An agent-based modelling approach to investigate the impact of gender on tuberculosis transmission in Uganda
James W. G. Doran, Dennis Mujuni, Kit Gallagher, Christian A. Yates, Ruth Bowness
TL;DR
This study develops an age- and gender-stratified agent-based model, EpiabmTB, adapted from CovidSim/Epiabm, to quantify how gender affects TB transmission in Kampala, Uganda. Through calibrated simulations and counterfactual scenarios, it demonstrates that both within-host factors (e.g., cavitary TB and progression from latent to active TB) and between-host factors (notably gendered contact patterns and diagnosis delays) contribute to a higher TB burden in males. The analysis of super-spreaders reveals a heavy-tailed transmission distribution, with a minority of infectors driving the majority of cases, and that these infectors are more likely to be male and cavitated. Four counterfactuals consistently reduce the male-to-female TB case ratio, with equalizing within-host progression producing the largest reduction in total cases, highlighting actionable targets for TB control, such as rapid diagnosis and addressing cavitation risk. Overall, the work provides a data-driven framework to inform Uganda's TB control policy and city-level interventions in Kampala.
Abstract
Tuberculosis (TB) is an airborne disease caused by the pathogen Mycobacterium tuberculosis. In 2023, it returned to being the leading cause of death from an infectious agent globally, replacing COVID-19; in the nineteenth century, one in seven of all humans died of tuberculosis. More than 10 million people are diagnosed with TB every year. The majority of cases in adults occur in males (62.5% of all global adult cases in 2023, compared to 37.5% in females).

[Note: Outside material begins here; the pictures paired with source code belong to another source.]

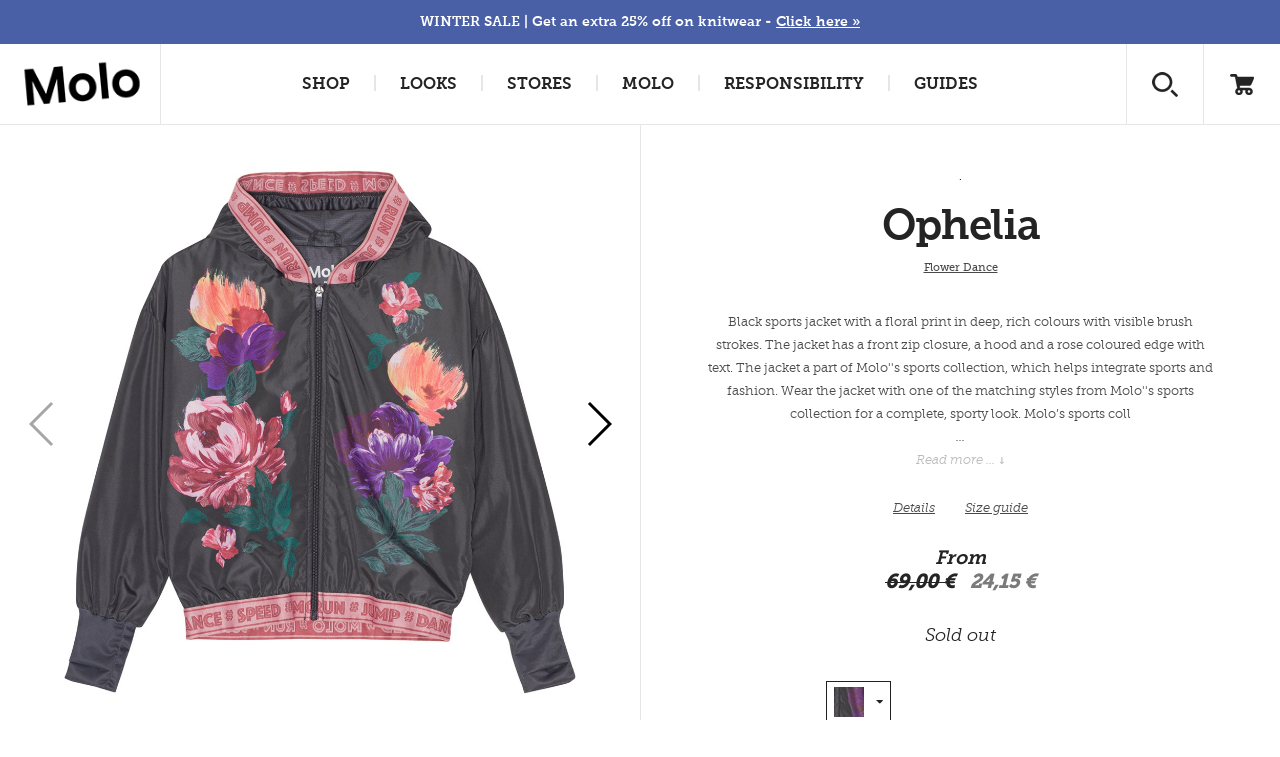

--- FILE ---
content_type: application/javascript
request_url: https://www.molo.com/dist/js/classes/lazyload.js?molover=032024
body_size: 1034
content:
define(['lodash', 'postal'], function(_, postal) {
	'use strict';

	function LazyLoad(options) {
        options = options || {};

        _.extend(this, {
            channel: 'product-grid',
            subscription: {},
        }, options);

        this.channel = postal.channel(this.channel);
    }
	var fn = LazyLoad.prototype;

	fn.initiate = function () {
	    this.attachSubscriptions();
		this.lazyLoadImages();
		return this;
	};

	fn.attachSubscriptions = function () {

	    this.subscription.scroll = postal.channel('page').subscribe({
	    	'topic': 'scroll',
	    	callback:  function () {
	    		this.lazyLoadImages();
	    	}.bind(this) 
	    });
	    return this;
	};


	fn.lazyLoadImages = function () {
		
		var elements = document.querySelectorAll('.js-lazyload');
	   
	    var skip = false;
	    [].forEach.call(elements, function (elem) {
	        if (elem.parentElement.style.display == 'none'){
	            skip = true;
	        }
	        else{
	            skip = false;
	        }
	        if (elem.parentElement.offsetHeight == 0) {
	            skip = true;
	        }
	        if (skip)
	        {}
	        if (!skip) {
	        var theImg = elem.querySelectorAll('img')[0];
	        
	        if (theImg.hasAttribute('src')) {
	            var src = theImg.getAttribute('src');
	            if (src !== '') {
	                if (new RegExp('silhouette').test(src)) {
	                	
	  					if(fn.isInViewport(elem,theImg)){
	                    	fn.replaceImage(elem,theImg);
	                    }
	                }
	            }
	        }
	        skip = false;
	        }
	    });
	};

	fn.replaceImage = function(elem,img){
		var highResImage = img.getAttribute('data-src-at2x');
	    img.src = highResImage;
	    elem.classList.remove( 'js-lazyload' ); 
	    elem.classList.add( 'js-lazyloaded' ); 
	}
	

	fn.isInViewport = function (element,img) {
	  var rect = element.getBoundingClientRect();
	  var html = document.documentElement;
	  return (
	    rect.top >= - 200 &&
	    rect.left >= 0 &&
	    (rect.top - img.height) <= (window.innerHeight || html.clientHeight)
	    //&& rect.right <= (window.innerWidth || html.clientWidth)
	  );

	};

	return LazyLoad;
});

The main reasons for males suffering from a higher burden of global TB cases, compared to females, may be in large part due to population-scale factors, such as employment type, the quantity and type of social contacts they make, and their health-seeking behaviours (e.g. differences in diagnostic and treatment delays between genders). To investigate which population-scale factors are most important in determining this higher TB burden in males, we have developed an age- and gender-stratified, spatially heterogeneous epidemiological agent-based model. We have focused specifically on Kampala, the capital of Uganda, which is a high-burden TB country. We considered counterfactual scenarios to elucidate the impact of gender on the epidemiology of TB. Setting disease progression parameters equal between the genders leads to a reduction in both male-to-female case ratio and total case numbers.